Cour de justice de l’Union européenne, le 21 décembre 2021, n°C-586/20

    Le 21 décembre 2021, la Cour de justice de l’Union européenne rejette un pourvoi portant sur la responsabilité non contractuelle de l’Union européenne. Une société spécialisée dans l’importation de produits biologiques conteste le refus d’un organisme de contrôle de lui délivrer des certificats d’inspection nécessaires. Ce litige naît de l’impossibilité de commercialiser des marchandises en raison de l’absence de validation par ce prestataire privé agissant dans un État tiers. La requérante engage une action en indemnité devant le Tribunal de l’Union européenne pour obtenir la réparation du dommage financier subi par son entreprise. Par un arrêt du 9 septembre 2020, les premiers juges rejettent cette demande en écartant toute faute imputable directement à l’institution défenderesse. La société demande l’annulation de cette décision en soutenant que l’administration doit répondre des manquements de l’organisme de contrôle qu’elle a agréé. Le juge doit déterminer si le comportement fautif d’une entité privée de certification peut être juridiquement attribué à l’institution lors d’un recours indemnitaire. La Cour décide que le comportement de cet organisme ne saurait être imputé à l’administration en l’absence de base légale prévoyant une telle attribution. L’analyse de cette décision impose d’examiner l’imputabilité de l’acte litigieux avant d’aborder les conditions strictes de la responsabilité pour une prétendue carence de surveillance.

I. Le rejet de l’imputabilité des actes d’un organisme privé à l’Union

A. Une mission de contrôle exercée de manière autonome par l’organisme tiers     La Cour précise que les organismes chargés de la certification biologique dans les pays tiers agissent selon un cadre réglementaire spécifique et technique. Elle souligne que « le comportement d’un organisme de contrôle ne saurait être imputé » à l’institution car celle-ci n’exerce aucune instruction directe. Le contrôle biologique ne constitue pas une fonction publique transférée mais une activité déléguée à des prestataires choisis pour leur expertise de terrain. Cette autonomie fonctionnelle interdit de considérer le prestataire comme un simple agent administratif agissant pour le compte exclusif de l’Union.

== QUESTIONS À TRAITER ==
**A)** Dans le commentaire de l'arrêt, relevez tous les verbes conjugués dont le sujet est la Cour, qu'elle soit nommée ou reprise par un pronom.
**B)** Veuillez poursuivre le commentaire de l'arrêt à partir de sa dernière phrase.

== DONNÉES EXTRAITES ==

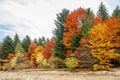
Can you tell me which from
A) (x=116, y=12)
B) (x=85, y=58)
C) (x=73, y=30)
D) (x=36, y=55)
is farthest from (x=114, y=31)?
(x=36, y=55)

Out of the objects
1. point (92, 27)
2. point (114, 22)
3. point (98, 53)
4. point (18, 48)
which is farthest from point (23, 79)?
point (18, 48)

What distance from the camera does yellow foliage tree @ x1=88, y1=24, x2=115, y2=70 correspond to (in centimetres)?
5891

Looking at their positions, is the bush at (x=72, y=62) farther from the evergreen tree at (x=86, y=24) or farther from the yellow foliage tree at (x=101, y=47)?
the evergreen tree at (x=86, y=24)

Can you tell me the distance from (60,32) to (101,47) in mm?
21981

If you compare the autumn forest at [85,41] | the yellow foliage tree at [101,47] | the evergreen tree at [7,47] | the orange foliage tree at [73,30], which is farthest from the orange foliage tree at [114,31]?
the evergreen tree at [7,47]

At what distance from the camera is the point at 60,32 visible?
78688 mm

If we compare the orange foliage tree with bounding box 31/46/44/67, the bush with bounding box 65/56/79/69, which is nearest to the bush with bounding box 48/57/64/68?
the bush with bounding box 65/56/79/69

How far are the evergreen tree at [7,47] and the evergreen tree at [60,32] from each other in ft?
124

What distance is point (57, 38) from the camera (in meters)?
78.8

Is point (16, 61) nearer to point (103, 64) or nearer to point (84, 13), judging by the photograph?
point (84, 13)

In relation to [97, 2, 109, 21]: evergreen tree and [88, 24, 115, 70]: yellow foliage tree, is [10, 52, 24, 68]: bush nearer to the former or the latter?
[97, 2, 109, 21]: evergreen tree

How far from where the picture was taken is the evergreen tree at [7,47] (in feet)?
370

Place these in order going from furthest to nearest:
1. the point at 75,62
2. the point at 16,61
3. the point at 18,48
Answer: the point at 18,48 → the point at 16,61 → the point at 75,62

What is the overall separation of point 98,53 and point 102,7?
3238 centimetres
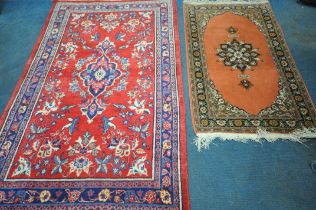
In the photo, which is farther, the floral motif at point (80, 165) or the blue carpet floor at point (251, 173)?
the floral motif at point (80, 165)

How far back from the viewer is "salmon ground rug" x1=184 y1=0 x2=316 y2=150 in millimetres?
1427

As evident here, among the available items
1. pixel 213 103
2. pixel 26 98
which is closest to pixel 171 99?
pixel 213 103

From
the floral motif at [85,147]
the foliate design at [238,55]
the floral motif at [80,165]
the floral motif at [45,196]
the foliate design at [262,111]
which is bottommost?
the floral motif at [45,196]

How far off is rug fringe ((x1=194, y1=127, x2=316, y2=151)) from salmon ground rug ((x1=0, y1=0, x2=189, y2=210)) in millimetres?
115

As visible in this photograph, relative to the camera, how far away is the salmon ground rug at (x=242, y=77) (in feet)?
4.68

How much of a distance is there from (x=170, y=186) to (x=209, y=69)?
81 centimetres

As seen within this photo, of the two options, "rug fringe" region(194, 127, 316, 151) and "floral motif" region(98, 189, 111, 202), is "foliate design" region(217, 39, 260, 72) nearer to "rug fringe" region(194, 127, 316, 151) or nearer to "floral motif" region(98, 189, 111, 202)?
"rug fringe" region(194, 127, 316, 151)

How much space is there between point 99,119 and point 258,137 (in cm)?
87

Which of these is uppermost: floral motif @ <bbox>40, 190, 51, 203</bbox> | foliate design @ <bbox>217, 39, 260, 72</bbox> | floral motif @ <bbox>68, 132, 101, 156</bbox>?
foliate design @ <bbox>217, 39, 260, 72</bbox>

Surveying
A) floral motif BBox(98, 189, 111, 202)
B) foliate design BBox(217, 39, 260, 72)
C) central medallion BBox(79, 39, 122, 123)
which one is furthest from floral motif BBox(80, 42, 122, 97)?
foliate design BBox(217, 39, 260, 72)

== CORRIGÉ DE L'EXERCICE ==
**A)** rejette, décide, précise, souligne

**B)**
B. Le défaut de fondement juridique pour une attribution de responsabilité     Les juges estiment qu’aucune disposition du droit de l’Union ne permet d’imputer le comportement d’un organisme tiers à l’institution de façon automatique. L’arrêt affirme que l’attribution d’une telle conduite « impliquerait que le contrôle biologique soit transféré » à l’administration elle-même en tant que fonction publique. Cette interprétation rigoureuse protège l’institution contre les risques financiers liés aux défaillances potentielles de partenaires privés intervenant sur des marchés extérieurs difficiles. Au-delà de la question de l’imputation, la juridiction confirme les critères stricts régissant l’engagement de la responsabilité pour une prétendue carence de surveillance.

II. Un encadrement strict de la responsabilité non contractuelle de l’institution

A. L’exigence d’une méconnaissance manifeste et grave du droit de l’Union     La mise en cause de l’Union requiert la preuve d’une violation suffisamment caractérisée d’une règle de droit ayant pour objet de protéger les particuliers. Le juge vérifie si l’institution a méconnu de manière manifeste les limites qui s’imposent à son pouvoir d’appréciation lors de sa mission de surveillance. En l’espèce, la Cour considère que le défaut de supervision allégué ne présente pas la gravité nécessaire pour justifier l’octroi d’une indemnité compensatrice. Les droits fondamentaux invoqués par la société ne suffisent pas à établir une faute lourde en l’absence de preuve d’un manquement administratif flagrant.

B. Les limites de l’obligation de surveillance incombant à l’autorité européenne     L’administration assure une surveillance générale du système de certification mais ne peut être tenue pour responsable des erreurs individuelles commises par les organismes. Le rôle de l’institution se limite à l’agrément et au suivi des structures sans intervention directe dans le processus quotidien de délivrance des certificats. Cette solution limite la portée des recours indemnitaires en rappelant que la supervision globale du marché n’équivaut pas à une garantie contre tout aléa. La protection des intérêts financiers de l’Union prévaut ainsi sur la volonté des opérateurs privés de mutualiser les risques inhérents à leurs relations commerciales.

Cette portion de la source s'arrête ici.